When you get your test result the only thing you know is your result, so you have to look at the estimated/calculated accuracy for the individual result, and that is where they can be skewed well away from the expected 95%.
(I know you're not a moron. I'm probably using the wrong words/terms all over the place, apologies if I am.)
-
When you get your test result the only thing you know is your result, so you have to look at the estimated/calculated accuracy for the individual result, and that is where they can be skewed well away from the expected 95%.
Absolutely. I never disagreed with this and I think we've just been talking at each other because we've picked up on particular things which stood out as odd to us (or maybe I just did this). It's hard to talk these things through on the internet when you're generally doing something else. Much better suited to a pub.
We now have two 10k groups. The test group from which the sensitivity and specificity are learned ("the same test group you used to measure the sensitivity/specificity"). And a second 10k (which may or may not be the same as the first, but in your example they are). This second group is having the test applied to them.

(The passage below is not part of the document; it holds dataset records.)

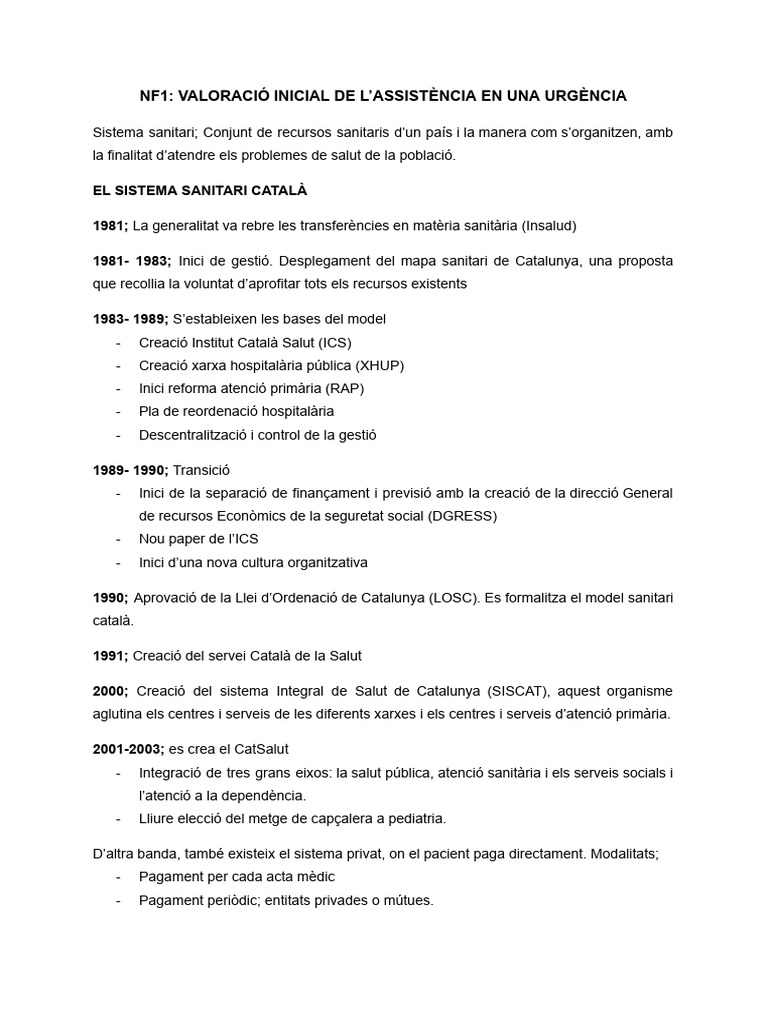 NF1: VALORACIÓ INICIAL DE L'ASSISTÈNCIA EN UNA URGÈNCIA

Sistema sanitari; Conjunt de recursos sanitaris d'un país i la manera com s'organitzen, amb la finalitat d'atendre els problemes de salut de la població.

EL SISTEMA SANITARI CATALÀ

1981; La generalitat va rebre les transferències en matèria sanitària (Insalud)

1981- 1983; Inici de gestió. Desplegament del mapa sanitari de Catalunya, una proposta que recollia la voluntat d'aprofitar tots els recursos existents

1983- 1989; S'estableixen les bases del model
- Creació Institut Català Salut (ICS)
- Creació xarxa hospitalària pública (XHUP)
- Inici reforma atenció primària (RAP)
- Pla de reordenació hospitalària
- Descentralització i control de la gestió

1989- 1990; Transició
- Inici de la separació de finançament i previsió amb la creació de la direcció General de recursos Econòmics de la seguretat social (DGRESS)
- Nou paper de l'ICS
- Inici d'una nova cultura organitzativa

1990; Aprovació de la Llei d'Ordenació de Catalunya (LOSC). Es formalitza el model sanitari català.

1991; Creació del servei Català de la Salut

2000; Creació del sistema Integral de Salut de Catalunya (SISCAT), aquest organisme aglutina els centres i serveis de les diferents xarxes i els centres i serveis d'atenció primària.

2001-2003; es crea el CatSalut
- Integració de tres grans eixos: la salut pública, atenció sanitària i els serveis socials i l'atenció a la dependència.
- Lliure elecció del metge de capçalera a pediatria.

D'altra banda, també existeix el sistema privat, on el pacient paga directament. Modalitats;
- Pagament per cada acta mèdic
- Pagament periòdic; entitats privades o mútues.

The important thing is that these are two different things which I think we both agree on.
The first group is used to judge and measure the test. Sensitivity and specificity are learned from this group. Whatever you do with the test after this, sensitivity and specificity do not change (unless they were wrong to start).
The second group is that which the test being used on. In this case, we can say that the second 10,000 people in your example are being used as an analogue for the general population, no? The results will depend on the makeup of this 10,000 people. They will not mimic reality (that is, the tests are not perfect).
The tests are not 100% accurate, this was never a point of confusion.
So again, the sensitivity and specificity which are learned from the first group is what I thought at the very beginning you were claiming shifts, depending on prevalence in the population (this is what I quoted in my reply to Chalfie, and if you remember, the first thing I said to you after you replied was: "Ah, sorry. So the raw number of false positives/false negatives will shift depending on how many true negatives/true positives there are. Okay - I mistook your "-ve" and "+ve" to be analogues for specificity/sensitivity.")
The results in the second group (be it a sample or the general population) are dependent on the makeup of that population and the sensitivity/specificity of the test. I agree with this and always have.
If I'm still misunderstanding you we can either take this off public chat or you can rest assured that you tried and I'm a moron.